My small little corp is of course KOS to CVA, despite being founded to be loyal to them no matter what... a long story... but I admire that despite multiple attempts to reset standings they are all still nope or ignore me. Gotta admire that holding steadfast to ideals.


Future Eve Leadership

Disaggregation will increase due to combination of Phoebe and an uptick in living in Wormholes fulltime. More mid sized (rather than small) corps will be a sign of health for the eve playerbase.

Purpose, or why for corps will still be lacking. The rules of the sandbox I still think need some shifting to promote why over more baser tactical interests. Culture at present remains the dominant long term stickiness for corp membership, followed by relationships, and only after that gudfites. Short term - why people join a corp is pretty much the reverse order.

I'm still chewing around in my head what could give more meaning to longer term strategies for corps, but I do think it is appropriate for CCP to address this. Many corporations in eve have been around longer than companies listed on major stock exchanges and have as many man hours from appropriately skilled and qualified people put into their running as serious national businesses. More for this would really change the player dynamic and interest levels to add more roundedness to shooting, fighting, trading and socialising than just seeing increases in isk or LP. Again, I want to reiterate admiration for CVAs pursuit of a strategic agenda in spite of lack of an external reward.

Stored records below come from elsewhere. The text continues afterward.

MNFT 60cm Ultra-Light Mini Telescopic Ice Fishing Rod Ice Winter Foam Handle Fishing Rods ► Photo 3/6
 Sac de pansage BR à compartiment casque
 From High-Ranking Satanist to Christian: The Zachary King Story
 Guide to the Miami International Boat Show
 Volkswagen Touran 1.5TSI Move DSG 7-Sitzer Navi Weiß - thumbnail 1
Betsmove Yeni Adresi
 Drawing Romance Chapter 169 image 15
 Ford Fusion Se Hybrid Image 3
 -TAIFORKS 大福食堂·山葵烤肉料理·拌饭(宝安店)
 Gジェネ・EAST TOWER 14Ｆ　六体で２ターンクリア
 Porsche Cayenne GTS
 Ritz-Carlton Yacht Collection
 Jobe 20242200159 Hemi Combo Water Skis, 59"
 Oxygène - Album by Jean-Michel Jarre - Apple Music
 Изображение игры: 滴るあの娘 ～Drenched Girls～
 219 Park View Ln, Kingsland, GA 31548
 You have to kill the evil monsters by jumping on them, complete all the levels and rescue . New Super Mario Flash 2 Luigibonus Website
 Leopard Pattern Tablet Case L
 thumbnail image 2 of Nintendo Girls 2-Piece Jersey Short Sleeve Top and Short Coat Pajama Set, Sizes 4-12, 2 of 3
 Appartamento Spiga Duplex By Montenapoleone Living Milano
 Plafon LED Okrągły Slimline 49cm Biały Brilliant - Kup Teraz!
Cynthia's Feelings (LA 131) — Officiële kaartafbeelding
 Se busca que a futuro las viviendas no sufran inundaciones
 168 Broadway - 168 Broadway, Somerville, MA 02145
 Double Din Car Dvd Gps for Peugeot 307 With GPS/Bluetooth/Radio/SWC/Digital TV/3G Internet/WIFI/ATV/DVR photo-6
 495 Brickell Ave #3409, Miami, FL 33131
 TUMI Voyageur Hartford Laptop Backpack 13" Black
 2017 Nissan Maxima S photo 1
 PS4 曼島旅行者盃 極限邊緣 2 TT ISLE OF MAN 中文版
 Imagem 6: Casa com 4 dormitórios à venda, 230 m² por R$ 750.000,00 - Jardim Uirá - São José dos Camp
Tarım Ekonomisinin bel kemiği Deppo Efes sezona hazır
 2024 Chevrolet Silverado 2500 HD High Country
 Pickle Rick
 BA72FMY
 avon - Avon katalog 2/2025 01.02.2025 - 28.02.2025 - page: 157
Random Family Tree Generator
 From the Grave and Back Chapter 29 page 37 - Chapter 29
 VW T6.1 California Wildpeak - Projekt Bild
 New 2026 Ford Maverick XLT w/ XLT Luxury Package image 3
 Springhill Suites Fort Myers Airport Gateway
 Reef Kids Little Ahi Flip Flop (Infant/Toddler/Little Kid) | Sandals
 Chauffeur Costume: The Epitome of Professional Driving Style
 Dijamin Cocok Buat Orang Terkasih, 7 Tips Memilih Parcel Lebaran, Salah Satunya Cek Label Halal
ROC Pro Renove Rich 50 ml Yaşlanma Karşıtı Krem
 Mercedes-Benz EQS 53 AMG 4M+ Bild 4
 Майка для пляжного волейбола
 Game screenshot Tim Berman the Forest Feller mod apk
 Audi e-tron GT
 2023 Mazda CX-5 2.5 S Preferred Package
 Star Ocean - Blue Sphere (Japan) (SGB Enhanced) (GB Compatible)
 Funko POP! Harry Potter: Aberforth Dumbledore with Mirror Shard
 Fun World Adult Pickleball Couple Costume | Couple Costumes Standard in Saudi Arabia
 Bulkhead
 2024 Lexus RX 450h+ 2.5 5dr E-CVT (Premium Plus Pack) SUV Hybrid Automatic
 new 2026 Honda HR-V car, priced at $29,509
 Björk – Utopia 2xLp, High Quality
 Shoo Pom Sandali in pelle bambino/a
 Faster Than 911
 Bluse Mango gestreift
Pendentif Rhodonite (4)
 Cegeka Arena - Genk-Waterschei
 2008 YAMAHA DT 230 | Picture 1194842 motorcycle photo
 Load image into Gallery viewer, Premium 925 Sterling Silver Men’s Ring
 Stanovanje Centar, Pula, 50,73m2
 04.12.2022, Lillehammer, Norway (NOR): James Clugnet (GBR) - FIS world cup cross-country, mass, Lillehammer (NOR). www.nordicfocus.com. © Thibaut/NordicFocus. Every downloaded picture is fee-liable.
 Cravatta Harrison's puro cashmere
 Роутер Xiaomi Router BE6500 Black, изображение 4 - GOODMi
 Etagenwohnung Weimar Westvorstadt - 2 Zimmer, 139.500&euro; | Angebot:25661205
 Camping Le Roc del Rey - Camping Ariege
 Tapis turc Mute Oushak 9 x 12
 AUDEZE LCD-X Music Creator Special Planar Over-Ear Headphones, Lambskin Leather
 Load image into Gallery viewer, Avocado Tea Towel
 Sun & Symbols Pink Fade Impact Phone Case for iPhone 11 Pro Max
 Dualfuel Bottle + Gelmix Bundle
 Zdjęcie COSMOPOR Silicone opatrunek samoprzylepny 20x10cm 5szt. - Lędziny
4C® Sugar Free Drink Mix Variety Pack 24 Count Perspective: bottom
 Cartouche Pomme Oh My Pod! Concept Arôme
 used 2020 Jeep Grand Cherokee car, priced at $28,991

At some point Eve has to solve the whole Maslows hierarchy of needs in an integrated manner, catered for in the sandbox. The game does perform better than all competitors around the economic functions which adds strength and weight to others. The community aspect is trumpeted as a strong point in eve, but I have to admit even though WOW was a lighter game you could build strong powerful communities there with more ease than in eve, even though in eve the value of the community was higher. Its different.



This means there is still a significant amount of arbitrage in the game between needs and what is offered. One way or another the market will solve this. At present the only corps / alliances really addressing the actualisation needs of rank and file members is the role play corps. And everyone knows role play is not going too strong in eve.

Gaming will step up. Because they are not just "games" anymore. They are culture, identity, and yes a spirituality. They are why people get up in the morning.

As per above diagram which I just drew right now in MS paint - not all gamers want to define themselves or find meaning in their lives from computer games. But the thing is, the number that do is increasing.

Using eve as the example, predefining a set of systems or structures for meaning wont be enough. Part of it is people creating their own reasons. But the game will need to evolve mechanisms for that to occur. In the same way Faction War exists. Minmatar and Amarr were actually going hammer and tongs at each other near providence before Faction war was created. It wasn't technically needed. But creating an abstracted framework to support it gave so much life into a once very dead area of space and created so much experiences and decisions for players.

The same is needed for long term strategy and identity for corporations - and maybe even players. Maybe there should be a reward structure for playing a character for 10 years and progressing towards a goal everyday. A reward that a character bought off the market cannot achieve in a few hours by spending some isk.

Token rewards like a special ship or some implants or more isk doesnt cut it. That's only market value. More. Some real thought needed here. But if done in an interesting way, just like the eve economy, it would be real difference in the market place for gaming.